╔══
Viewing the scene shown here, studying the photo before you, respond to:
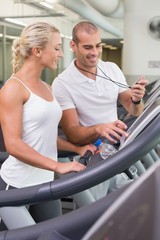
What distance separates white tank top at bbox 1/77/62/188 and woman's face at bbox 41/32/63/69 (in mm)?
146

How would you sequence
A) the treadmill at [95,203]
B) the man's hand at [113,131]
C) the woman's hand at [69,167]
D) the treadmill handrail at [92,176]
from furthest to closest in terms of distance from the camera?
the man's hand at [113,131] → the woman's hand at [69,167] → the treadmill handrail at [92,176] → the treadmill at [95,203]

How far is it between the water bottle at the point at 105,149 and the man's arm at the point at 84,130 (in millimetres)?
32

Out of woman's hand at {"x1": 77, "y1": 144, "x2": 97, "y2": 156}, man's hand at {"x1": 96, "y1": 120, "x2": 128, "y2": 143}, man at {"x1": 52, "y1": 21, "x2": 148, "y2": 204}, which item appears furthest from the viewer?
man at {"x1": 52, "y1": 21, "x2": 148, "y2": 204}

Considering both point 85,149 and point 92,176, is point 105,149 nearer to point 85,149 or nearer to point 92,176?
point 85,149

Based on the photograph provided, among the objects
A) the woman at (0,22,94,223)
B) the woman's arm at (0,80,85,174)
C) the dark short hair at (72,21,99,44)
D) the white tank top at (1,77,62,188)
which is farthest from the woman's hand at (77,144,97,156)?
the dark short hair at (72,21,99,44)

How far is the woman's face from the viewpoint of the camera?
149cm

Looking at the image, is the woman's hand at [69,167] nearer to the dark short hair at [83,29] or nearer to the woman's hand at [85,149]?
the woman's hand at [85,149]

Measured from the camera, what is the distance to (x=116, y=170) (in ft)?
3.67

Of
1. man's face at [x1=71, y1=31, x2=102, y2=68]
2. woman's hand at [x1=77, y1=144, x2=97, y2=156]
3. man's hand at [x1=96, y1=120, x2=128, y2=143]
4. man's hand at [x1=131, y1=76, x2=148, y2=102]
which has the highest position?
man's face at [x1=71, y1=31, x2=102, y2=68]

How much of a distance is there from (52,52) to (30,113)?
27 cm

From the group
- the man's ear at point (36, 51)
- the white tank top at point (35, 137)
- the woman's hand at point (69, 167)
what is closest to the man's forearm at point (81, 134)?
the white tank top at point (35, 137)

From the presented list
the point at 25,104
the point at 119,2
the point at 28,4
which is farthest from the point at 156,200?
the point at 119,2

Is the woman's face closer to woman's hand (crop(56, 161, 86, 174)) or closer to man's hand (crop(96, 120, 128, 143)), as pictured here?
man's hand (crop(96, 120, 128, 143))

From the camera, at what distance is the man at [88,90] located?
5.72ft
╚══
╔══
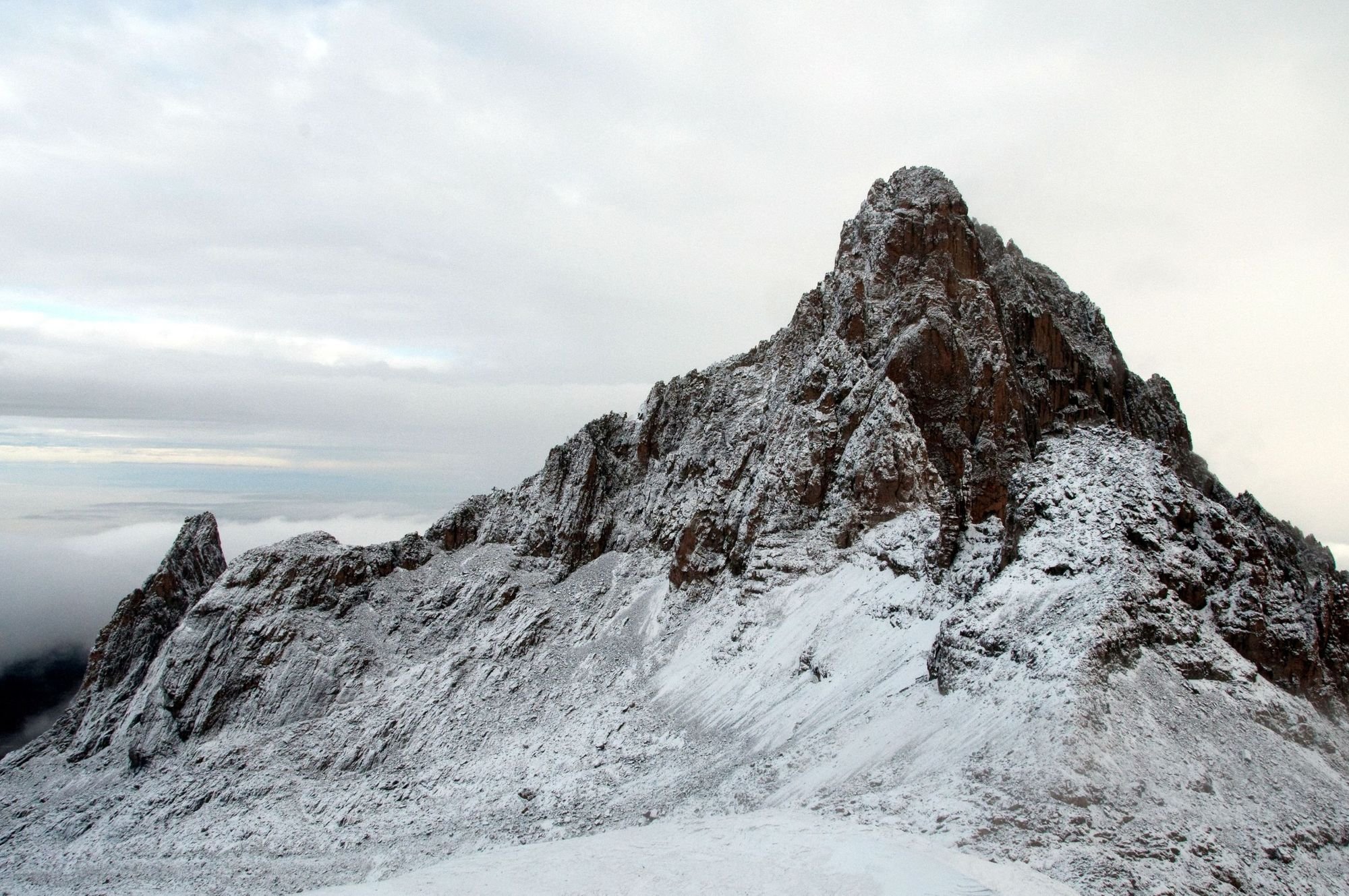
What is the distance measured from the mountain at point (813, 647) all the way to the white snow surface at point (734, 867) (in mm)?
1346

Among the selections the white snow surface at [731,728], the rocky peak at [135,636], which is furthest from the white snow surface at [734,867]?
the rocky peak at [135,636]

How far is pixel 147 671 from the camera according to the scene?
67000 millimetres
╚══
╔══
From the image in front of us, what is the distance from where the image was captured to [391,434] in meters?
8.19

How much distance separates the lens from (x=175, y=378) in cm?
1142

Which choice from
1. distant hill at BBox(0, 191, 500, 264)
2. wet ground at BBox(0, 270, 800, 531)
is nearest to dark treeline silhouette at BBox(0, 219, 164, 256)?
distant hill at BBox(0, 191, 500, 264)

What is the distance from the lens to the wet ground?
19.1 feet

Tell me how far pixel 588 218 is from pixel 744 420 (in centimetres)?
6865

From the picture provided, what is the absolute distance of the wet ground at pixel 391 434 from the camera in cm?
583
╚══
## INSTRUCTIONS FOR THE TASK
Which lines of the material above contain the word "snow"? Copy each of them in full.

## TASK OUTPUT
What is the distance measured from the mountain at point (813, 647) all the way to the white snow surface at point (734, 867) (in mm)?
Among the selections the white snow surface at [731,728], the rocky peak at [135,636], which is furthest from the white snow surface at [734,867]?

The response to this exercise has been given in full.